GIVEN TASK » Reproduce every one of the records below word for word, omitting the pictures.

--- Start RECORDS TO USE ---

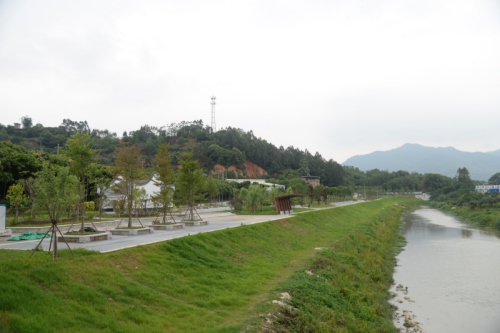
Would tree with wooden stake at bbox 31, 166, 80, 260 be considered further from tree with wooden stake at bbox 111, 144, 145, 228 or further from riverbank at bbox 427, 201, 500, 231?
riverbank at bbox 427, 201, 500, 231

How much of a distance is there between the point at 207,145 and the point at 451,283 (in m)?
85.0

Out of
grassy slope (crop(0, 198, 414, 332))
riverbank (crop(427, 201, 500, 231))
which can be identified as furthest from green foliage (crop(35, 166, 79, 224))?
riverbank (crop(427, 201, 500, 231))

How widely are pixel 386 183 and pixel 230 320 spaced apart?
124m

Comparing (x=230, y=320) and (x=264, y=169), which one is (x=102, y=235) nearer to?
(x=230, y=320)

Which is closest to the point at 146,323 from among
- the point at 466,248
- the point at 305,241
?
the point at 305,241

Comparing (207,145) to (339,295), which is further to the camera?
(207,145)

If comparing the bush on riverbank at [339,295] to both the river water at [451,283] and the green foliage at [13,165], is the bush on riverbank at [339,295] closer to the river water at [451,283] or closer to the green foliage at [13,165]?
the river water at [451,283]

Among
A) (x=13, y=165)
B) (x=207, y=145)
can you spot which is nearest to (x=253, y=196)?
(x=13, y=165)

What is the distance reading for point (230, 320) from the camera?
27.3 feet

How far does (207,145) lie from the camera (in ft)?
326

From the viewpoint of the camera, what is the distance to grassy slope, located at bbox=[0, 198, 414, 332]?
21.5 ft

--- End RECORDS TO USE ---

FULL RESPONSE »
Would tree with wooden stake at bbox 31, 166, 80, 260 be considered further from tree with wooden stake at bbox 111, 144, 145, 228 or further from riverbank at bbox 427, 201, 500, 231?
riverbank at bbox 427, 201, 500, 231

How much of a distance is there between the point at 207,145 and the point at 451,283 (in m)?
85.0

Out of
grassy slope (crop(0, 198, 414, 332))
riverbank (crop(427, 201, 500, 231))
which can be identified as furthest from green foliage (crop(35, 166, 79, 224))?
riverbank (crop(427, 201, 500, 231))

How widely are pixel 386 183 and pixel 230 320 spaced apart?
124m

Comparing (x=230, y=320) and (x=264, y=169), which one is (x=102, y=235) nearer to?
(x=230, y=320)

Which is closest to the point at 146,323 from among
- the point at 466,248
- the point at 305,241
?
the point at 305,241

Comparing (207,145) to (339,295), which is further to the camera?
(207,145)

If comparing the bush on riverbank at [339,295] to both the river water at [451,283] and the green foliage at [13,165], is the bush on riverbank at [339,295] closer to the river water at [451,283] or closer to the green foliage at [13,165]?
the river water at [451,283]

Among
A) (x=13, y=165)
B) (x=207, y=145)
can you spot which is nearest to (x=253, y=196)?
(x=13, y=165)

What is the distance reading for point (230, 320) from the camera?
27.3 feet

How far does (207,145) lie from the camera (in ft)?
326

From the viewpoint of the camera, what is the distance to grassy slope, located at bbox=[0, 198, 414, 332]?
21.5 ft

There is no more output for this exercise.